The work we have done is to use XLA framework to cluster a subgraph of tensorflow and use TVM as codegen, the rest remain executed by Tensorflow itself. We now have a demo running with resnet18 and mlp (where most of network can be clustered to tvm part). We made this choice to fully utilize the extensive op set of Tensorflow Graph that allow flexible neural network construction, while for those TVM can do better in code generation, we offload them to TVM for better performance and our demo is showing promising results.

MLIR is definitely on our road map to be the future IR infra, one of the reason is to leverage "a hybrid TF / HLO combo made possible under the unified IR infra." as mentioned by @tqchen. Also dynamic shape is a true problem for HLO IR, that we hope HLO dialect in MLIR is helpful on that regard, and we have many colleagues working on that as well.

One concern is still about node coverage. While relay op set is growing, we still roughly see

Relay < HLO < TF Graph

The unsupported part can be codegened by MLIR as @tqchen discussed (in that case TF/HLO combo conversion becomes even more important as TF Graph is not necesarily covered by HLO), or the other way around like what we did to reuse tensorflow runtime. But at this stage, we are more than happy to have an MLIR dialect/frontend for relay and we anticipate to exchange our thoughts and experience on this.

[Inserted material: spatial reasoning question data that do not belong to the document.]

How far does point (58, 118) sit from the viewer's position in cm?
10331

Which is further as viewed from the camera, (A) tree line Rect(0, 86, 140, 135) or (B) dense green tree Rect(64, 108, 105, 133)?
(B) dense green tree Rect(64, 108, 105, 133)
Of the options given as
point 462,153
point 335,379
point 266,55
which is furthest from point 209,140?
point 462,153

My specific comment is under the context of the TVM’s unfied IR infra, to elaborate further.

The current TVM’s new IR Infra incorporates three variants of functions in the same IRModule, tir::PrimFunc, relay::Function, and we will have additional ExternFunc for MLIR variants of that to represent an MLIR dialect functions. And use the same set of type system to represent the function signatures so that we can freely enable calls among the functions.

To enable a hybrid comobo translation, here is the ultimate TVM ingestion path that we can envision: start from TF GraphDef

  • Step 1: GraphDef -> tvm::IRModule: translate as much as GraphDef as we can, including high-level control flows, the rest parts of are collapsed as several tvm::ExternGraphDefFunc. The fragments becomes relay calls into these tvm::ExternGraphDefFunc
  • Step 2: Lower the remaining GraphDef fragments(in tvm::ExternFunc) to HLO (as tvm::ExternHLOFunc)
  • Step 3: Translate the rest of the HLO functions to relay

Step 1 ensures us to cover high-level important operators, as well as control flow constructs so that they can be natively converted without losing the information. Step 2-3 ensures more coverage through HLO. By combining the two, we will be able to get the best of both worlds.

Generalizing a bit, because we can represent different variants of functions under the same tvm::IRModule, such kind of multi-stage lowering might not only be relevant to TF, but also other frameworks with multi-stage IRs. The conventional view was to only tap into one of them, but the new design allows us to tap into multiple of them and gives more advantages under the performance/coverage tradeoffs.